By MICHAEL R. BLOOD
Associated Press
LOS ANGELES (AP) - The future of the troubled San Onofre nuclear power plant could balance on an inescapable question: Is it worth the money to fix it?
Engineers face a daunting task finding a solution for problems that knocked the seaside plant offline last winter. And even if they come up with a plan that fully addresses safety and operational issues, will it all make sense on a balance sheet?
The twin reactor plant between San Diego and Los Angeles has long been a source of lower-cost power, but its complex and costly mechanical troubles have raised questions that might have seemed unrealistic just months ago.
"Shutting down the plant, at the end of the day, might not be the worst-case scenario for shareholders or customers," says Travis Miller, director of utilities research at equities analyst Morningstar Inc.
Two decades ago, San Onofre's Unit 1 reactor was shut down and then dismantled when owners faced the prospect of swallowing a $125 million bill for upgrades and repairs. Oregon's Trojan nuclear plant closed its doors in 1993, rather than replace steam generators that had leaky tubes.
Now, similar issues will be on the table for San Onofre's two remaining reactors, shuttered as engineers try to figure out how to stop unprecedented decay in generator tubes that carry radioactive water. The plant hasn't produced electricity since Jan. 31.
The plant normally generates enough power for 1.4 million homes. With summer here and no restart date in sight, state officials are encouraging conservation to ensure the lights stay on in Southern California when temperatures and electricity use peak.
Regulators and plant owners insist the reactors won't be restarted until all safety issues are addressed. Meanwhile, costs mount and scrutiny intensifies.
The state Public Utilities Commission plans to vote on an order next month requiring plant owners Southern California Edison and San Diego Gas & Electric to disclose the potential economic hit for ratepayers, ranging from a relatively quick restart to a permanent shutdown of the twin reactors.
The agency, which determines how much utilities can charge homeowners and businesses for electricity, plans to scrutinize the cost of replacement power, repairs and, ultimately, who gets stuck with a bill that is increasing daily, according to a draft order.
Majority owner Edison hasn't updated potential cost figures since March 31, when the utility said it had spent $30 million on replacement power and estimated repairs could hit $65 million.
That was at a time when Edison was discussing a June restart for at least one of the reactors, and before the Nuclear Regulatory Commission determined design flaws caused heavy vibration that damaged tubing. Eight tubes failed during pressure tests in the Unit 3 reactor, an unprecedented number in the industry.
Now, the repair cost is likely higher, as is the cost for replacement power.
The key issue, says analyst Miller, is whether the PUC allows the company to recover its costs from customers.
Among the questions: Is it fair to continue charging customers for generators that, at least for now, don't work? Who should pay for replacement power that's been needed during the long-running shutdown? And does continued operation make economic sense, with plenty of economical gas-fired electricity available?
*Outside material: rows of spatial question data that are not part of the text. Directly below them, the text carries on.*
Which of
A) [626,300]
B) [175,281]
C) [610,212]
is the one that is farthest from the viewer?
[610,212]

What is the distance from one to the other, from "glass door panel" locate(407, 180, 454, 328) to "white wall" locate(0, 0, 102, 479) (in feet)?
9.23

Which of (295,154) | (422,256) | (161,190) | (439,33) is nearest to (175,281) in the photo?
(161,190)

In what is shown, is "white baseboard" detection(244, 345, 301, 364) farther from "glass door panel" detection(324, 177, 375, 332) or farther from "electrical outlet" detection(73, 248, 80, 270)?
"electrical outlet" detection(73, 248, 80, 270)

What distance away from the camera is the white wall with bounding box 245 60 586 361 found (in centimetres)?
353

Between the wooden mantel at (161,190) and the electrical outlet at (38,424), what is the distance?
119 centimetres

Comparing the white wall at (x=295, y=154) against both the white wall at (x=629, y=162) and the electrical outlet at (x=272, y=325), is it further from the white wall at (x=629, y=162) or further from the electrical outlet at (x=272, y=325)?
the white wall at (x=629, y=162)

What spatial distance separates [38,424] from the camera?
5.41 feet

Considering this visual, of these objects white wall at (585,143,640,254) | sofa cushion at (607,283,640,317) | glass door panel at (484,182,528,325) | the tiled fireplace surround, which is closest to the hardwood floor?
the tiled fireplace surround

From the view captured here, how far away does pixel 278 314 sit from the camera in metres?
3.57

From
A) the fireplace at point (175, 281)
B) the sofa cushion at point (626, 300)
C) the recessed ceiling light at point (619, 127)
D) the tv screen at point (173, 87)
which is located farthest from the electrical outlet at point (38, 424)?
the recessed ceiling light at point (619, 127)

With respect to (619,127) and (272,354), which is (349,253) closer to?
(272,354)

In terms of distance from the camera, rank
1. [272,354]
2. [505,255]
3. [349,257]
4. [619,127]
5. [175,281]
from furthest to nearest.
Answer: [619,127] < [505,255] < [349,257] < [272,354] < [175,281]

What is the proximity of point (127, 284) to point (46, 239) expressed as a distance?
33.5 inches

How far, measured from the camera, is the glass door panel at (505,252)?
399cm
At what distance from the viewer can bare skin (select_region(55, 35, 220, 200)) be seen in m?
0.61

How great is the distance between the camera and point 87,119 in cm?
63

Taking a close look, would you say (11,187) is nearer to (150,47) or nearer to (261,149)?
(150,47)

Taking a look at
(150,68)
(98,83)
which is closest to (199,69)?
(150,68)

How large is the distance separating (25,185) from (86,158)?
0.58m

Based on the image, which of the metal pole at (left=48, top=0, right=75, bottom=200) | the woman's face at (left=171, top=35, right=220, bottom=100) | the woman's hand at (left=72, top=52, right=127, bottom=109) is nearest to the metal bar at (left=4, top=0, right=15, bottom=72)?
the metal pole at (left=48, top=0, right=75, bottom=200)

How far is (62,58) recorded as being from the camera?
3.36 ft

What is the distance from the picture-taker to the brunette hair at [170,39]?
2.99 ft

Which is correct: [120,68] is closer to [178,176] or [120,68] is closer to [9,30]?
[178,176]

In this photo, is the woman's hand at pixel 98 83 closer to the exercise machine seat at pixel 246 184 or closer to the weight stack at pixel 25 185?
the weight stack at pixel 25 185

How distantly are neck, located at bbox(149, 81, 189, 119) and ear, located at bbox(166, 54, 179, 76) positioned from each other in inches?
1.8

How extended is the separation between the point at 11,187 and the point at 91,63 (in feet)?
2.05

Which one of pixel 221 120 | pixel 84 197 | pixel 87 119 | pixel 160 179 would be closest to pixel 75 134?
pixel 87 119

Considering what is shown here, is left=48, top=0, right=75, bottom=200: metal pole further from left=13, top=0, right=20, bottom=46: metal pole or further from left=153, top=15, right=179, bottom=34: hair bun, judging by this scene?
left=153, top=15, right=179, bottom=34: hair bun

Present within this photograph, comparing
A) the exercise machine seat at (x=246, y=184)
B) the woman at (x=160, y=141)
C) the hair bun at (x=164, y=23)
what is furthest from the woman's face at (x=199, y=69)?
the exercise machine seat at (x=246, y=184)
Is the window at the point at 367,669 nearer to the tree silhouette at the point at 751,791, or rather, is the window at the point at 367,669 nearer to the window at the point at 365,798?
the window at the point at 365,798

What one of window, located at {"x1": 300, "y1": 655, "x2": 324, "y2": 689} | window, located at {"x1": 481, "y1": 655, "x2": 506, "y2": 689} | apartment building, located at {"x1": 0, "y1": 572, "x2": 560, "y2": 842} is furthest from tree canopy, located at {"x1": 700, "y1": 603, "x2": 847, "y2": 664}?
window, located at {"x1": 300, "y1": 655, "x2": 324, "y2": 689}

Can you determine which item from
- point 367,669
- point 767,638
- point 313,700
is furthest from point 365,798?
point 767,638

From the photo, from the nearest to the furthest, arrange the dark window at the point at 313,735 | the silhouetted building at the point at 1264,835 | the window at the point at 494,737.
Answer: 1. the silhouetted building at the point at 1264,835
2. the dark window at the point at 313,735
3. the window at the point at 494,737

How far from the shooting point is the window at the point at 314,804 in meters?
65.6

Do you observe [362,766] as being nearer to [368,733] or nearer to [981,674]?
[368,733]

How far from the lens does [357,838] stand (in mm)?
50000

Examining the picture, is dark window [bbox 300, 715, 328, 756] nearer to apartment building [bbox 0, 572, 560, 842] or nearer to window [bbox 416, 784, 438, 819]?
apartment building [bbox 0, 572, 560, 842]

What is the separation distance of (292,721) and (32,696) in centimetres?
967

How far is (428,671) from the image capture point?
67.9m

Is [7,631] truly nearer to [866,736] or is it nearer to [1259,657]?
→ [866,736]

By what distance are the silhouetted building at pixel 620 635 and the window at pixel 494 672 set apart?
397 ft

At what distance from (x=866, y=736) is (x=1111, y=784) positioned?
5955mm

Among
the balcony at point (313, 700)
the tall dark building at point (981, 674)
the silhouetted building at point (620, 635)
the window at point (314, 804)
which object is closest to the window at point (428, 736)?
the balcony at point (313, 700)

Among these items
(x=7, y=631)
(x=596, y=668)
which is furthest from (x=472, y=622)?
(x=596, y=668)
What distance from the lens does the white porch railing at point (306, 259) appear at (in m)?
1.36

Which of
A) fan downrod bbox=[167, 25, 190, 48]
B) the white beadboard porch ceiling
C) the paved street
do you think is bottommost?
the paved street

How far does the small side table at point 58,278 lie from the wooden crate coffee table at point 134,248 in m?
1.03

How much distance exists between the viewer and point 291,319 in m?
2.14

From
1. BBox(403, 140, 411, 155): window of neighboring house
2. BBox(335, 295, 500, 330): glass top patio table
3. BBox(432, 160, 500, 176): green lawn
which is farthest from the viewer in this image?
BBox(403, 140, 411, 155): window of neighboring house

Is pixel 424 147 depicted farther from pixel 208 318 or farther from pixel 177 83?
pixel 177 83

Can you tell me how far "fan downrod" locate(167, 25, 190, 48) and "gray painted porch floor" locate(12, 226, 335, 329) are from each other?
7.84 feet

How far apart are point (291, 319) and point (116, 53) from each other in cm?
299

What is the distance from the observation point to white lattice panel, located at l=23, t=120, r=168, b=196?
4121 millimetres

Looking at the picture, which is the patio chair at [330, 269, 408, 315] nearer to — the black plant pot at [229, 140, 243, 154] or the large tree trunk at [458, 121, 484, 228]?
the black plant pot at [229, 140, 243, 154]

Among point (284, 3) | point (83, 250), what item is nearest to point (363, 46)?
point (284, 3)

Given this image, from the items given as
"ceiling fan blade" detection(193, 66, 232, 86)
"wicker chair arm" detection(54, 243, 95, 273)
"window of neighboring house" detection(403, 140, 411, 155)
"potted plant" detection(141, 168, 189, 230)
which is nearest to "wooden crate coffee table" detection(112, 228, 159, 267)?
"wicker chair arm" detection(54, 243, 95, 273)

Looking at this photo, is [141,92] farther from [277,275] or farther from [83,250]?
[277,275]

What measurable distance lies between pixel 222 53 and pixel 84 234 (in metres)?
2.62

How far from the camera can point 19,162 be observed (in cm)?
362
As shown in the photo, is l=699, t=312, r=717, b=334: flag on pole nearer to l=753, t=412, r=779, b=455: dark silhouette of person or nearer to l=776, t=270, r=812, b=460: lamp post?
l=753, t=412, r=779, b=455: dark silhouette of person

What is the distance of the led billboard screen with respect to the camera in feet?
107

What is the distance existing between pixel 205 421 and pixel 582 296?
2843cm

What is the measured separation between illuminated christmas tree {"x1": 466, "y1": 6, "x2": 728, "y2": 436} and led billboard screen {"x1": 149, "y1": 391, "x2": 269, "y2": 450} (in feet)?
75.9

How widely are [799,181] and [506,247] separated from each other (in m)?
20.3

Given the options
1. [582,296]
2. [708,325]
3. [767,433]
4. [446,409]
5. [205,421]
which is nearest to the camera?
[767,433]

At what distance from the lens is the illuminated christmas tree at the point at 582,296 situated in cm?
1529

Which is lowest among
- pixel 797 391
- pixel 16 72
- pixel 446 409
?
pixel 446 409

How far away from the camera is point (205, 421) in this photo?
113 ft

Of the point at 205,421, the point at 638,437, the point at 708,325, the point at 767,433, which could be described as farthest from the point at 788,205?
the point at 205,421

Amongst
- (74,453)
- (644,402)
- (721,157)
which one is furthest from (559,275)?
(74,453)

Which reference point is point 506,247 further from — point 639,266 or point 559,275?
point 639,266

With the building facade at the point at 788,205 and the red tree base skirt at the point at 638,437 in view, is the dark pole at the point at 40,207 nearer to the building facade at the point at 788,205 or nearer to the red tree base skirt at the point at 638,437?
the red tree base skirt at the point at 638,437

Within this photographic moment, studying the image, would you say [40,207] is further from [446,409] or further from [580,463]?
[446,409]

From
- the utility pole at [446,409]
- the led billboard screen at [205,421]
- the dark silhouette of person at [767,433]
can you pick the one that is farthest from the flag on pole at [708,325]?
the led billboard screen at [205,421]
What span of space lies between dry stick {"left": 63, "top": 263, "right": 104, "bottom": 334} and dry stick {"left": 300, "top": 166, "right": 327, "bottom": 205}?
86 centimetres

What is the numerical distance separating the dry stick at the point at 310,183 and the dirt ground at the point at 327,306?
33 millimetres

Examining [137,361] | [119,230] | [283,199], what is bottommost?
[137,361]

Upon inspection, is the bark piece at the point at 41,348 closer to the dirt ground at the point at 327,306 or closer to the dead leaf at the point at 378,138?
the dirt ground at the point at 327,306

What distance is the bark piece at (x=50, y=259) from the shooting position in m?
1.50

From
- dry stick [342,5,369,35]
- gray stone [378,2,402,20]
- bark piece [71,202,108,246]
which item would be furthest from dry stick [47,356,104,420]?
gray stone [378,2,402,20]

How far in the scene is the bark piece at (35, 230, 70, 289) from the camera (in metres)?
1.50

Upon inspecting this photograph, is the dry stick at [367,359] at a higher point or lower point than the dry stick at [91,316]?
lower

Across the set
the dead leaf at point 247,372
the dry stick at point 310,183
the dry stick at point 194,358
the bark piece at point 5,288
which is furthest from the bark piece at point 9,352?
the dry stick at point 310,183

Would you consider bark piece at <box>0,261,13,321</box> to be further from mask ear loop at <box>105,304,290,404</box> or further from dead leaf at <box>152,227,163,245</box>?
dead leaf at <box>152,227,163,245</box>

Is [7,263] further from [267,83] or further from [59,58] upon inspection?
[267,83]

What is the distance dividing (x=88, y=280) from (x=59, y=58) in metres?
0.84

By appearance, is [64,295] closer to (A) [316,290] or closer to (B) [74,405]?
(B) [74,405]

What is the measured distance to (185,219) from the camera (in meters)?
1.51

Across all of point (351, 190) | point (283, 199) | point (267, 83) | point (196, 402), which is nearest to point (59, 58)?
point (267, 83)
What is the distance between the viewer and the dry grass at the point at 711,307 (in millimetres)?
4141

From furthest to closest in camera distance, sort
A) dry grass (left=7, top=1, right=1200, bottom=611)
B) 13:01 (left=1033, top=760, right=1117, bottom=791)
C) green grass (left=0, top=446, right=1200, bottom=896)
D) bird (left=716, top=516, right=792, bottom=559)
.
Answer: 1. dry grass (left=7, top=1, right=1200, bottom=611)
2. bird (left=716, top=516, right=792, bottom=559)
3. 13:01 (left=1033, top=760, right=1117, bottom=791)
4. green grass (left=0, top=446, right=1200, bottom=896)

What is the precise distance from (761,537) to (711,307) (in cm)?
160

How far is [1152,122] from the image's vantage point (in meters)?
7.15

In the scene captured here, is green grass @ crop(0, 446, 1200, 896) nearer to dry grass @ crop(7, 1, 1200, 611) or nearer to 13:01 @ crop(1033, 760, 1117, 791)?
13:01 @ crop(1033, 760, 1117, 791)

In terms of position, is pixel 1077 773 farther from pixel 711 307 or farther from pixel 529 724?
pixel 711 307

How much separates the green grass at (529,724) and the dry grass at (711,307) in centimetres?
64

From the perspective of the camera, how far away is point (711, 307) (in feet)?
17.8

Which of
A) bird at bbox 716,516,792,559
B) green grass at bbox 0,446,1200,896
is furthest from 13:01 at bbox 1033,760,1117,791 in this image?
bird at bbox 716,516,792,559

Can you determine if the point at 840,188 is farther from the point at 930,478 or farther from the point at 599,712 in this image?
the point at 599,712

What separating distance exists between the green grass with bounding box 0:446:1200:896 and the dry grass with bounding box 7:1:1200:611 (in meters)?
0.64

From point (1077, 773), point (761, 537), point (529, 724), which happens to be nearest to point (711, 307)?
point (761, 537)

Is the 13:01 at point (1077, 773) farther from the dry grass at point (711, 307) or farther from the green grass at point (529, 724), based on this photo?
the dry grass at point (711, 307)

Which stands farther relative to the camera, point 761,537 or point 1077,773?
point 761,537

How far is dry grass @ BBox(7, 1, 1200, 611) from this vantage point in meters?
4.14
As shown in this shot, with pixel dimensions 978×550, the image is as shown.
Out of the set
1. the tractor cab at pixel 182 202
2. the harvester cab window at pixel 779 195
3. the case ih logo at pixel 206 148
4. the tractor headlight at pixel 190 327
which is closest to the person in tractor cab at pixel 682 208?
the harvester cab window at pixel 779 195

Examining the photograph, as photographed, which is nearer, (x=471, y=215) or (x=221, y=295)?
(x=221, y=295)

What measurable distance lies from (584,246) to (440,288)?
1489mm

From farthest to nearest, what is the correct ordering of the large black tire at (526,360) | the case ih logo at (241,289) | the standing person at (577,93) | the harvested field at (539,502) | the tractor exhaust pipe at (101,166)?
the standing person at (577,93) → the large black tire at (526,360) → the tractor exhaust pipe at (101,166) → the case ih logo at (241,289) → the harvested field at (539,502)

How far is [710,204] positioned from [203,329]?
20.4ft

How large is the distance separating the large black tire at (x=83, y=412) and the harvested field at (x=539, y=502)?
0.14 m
The cost connected to the steam generator crisis is just part of the financial wallop that could come for a plant with just 10 years left on its 40-year operating license.
A multimillion-dollar study of earthquake risks is under way and could lead regulators to require expensive safety upgrades. And two years ago, state water regulators ordered San Onofre and other coastal power plants that suck up ocean water to phase out equipment in coming years blamed for killing fish and other sea life. There is continuing discussion over how that decision will impact nuclear plants, but one study commissioned by Edison estimated that it could cost up to $3 billion to comply at San Onofre.
Could the looming costs become so large that they would make operation of San Onofre financially unworkable?
"The short answer is they could," said Mark Pocta, a manager with the state Division of Ratepayer Advocates, an independent arm of the PUC. "You are talking about a lot of uncertainties."
Edison officials declined a request for an interview.
The trouble began to unfold in January, when the Unit 3 reactor was shut down as a precaution after a tube break released traces of radiation. That began a spiral of events that led to a months-long federal probe.
The NRC blamed a botched computer analysis for creating excessive vibration inside the generators that damaged hundreds of tubes, with agency officials saying last month it's not known how the generators can be fixed.
The NRC left open the possibility that one or more of the huge machines, installed in a $670 million overhaul in 2009 and 2010, might have to be replaced.
At the now-defunct Unit 1, costly upgrades sought by federal regulators drove the decision to shut it down, said engineer Murray Jennex, a San Diego State University professor who worked at San Onofre for nearly two decades.
At the time, state utility regulators argued Southern California Edison could find cheaper ways to produce kilowatts.
Jennex sees a tipping-point scenario for Unit 2 and Unit 3, in which costs for replacement power, repairs and possible seismic and other upgrades will be decisive. He also said running the plant at lower power, as has been suggested as part of a fix, would drive up maintenance costs.
At lower power "it's like a car you drive at 35 mph all the time - you are not running it where it wants," Jennex said.
The Trojan nuclear plant was closed in 1993, rather than replace steam generators that had leaky tubes. The plant, about 40 miles northwest of Portland, was completed in May 1976 at a cost of $460 million and was designed to last 40 years. The projected cost of the replacement generators: $200 million.
Edison has indicated it plans to submit a plan to the NRC later this summer to restart the Unit 2 reactor, where tube damage has been more limited than at its sister, Unit 3.
In one Unit 3 generator, 420 tubes have been taken out of service, either because of heavy wear or the possibility they could be damaged by vibration. In the unit's second generator, 387 tubes have been taken out of service, or what the industry calls "plugged."
The generators, which make steam to turn turbines that produce electricity, are designed to operate with up to 778 retired tubes. That means that in less than one year of service, one Unit 3 generator is more than halfway to reaching the limit and the other is almost there.
Although the two Unit 3 generators were installed in late 2010, they did not go into service until February 2011.
The tubes are a critical safety barrier - if one or more break, there is the potential that radioactivity could escape and serious leaks can drain cooling water from a reactor.
Activists critical of the nuclear industry argue it's too dangerous to restart a damaged plant with 7.4 million people living within 50 miles of its twin domes.
The tube damage "has the potential to cause extremely serious releases of radioactivity into the environment, which in turn could cause grave injury to public health," environmental group Friends of the Earth said in a recent petition to the NRC. The group has argued that Edison misled the NRC about modifications, including adding 400 tubes to each generator.
An assessment of its finances will be critical as the three-decade old plant moves into the sunset years of its operating license, which expires in 2022. Edison has not said if it intends to seek a license renewal from the NRC or close the plant at that time.
San Onofre is owned by Edison, SDG&E and the city of Riverside. The Unit 1 reactor operated from 1968 to 1992.
San Onofre's troubles come at a time when some saw signs of a new dawn for the long-struggling U.S. nuclear industry, with plants being constructed in Georgia, Tennessee and South Carolina.
"The decision for closing a nuclear plant is much above and beyond economics," says University of Southern California engineering professor Najmedin Meshkati. "Closing (San Onofre) really has a very heavy political burden."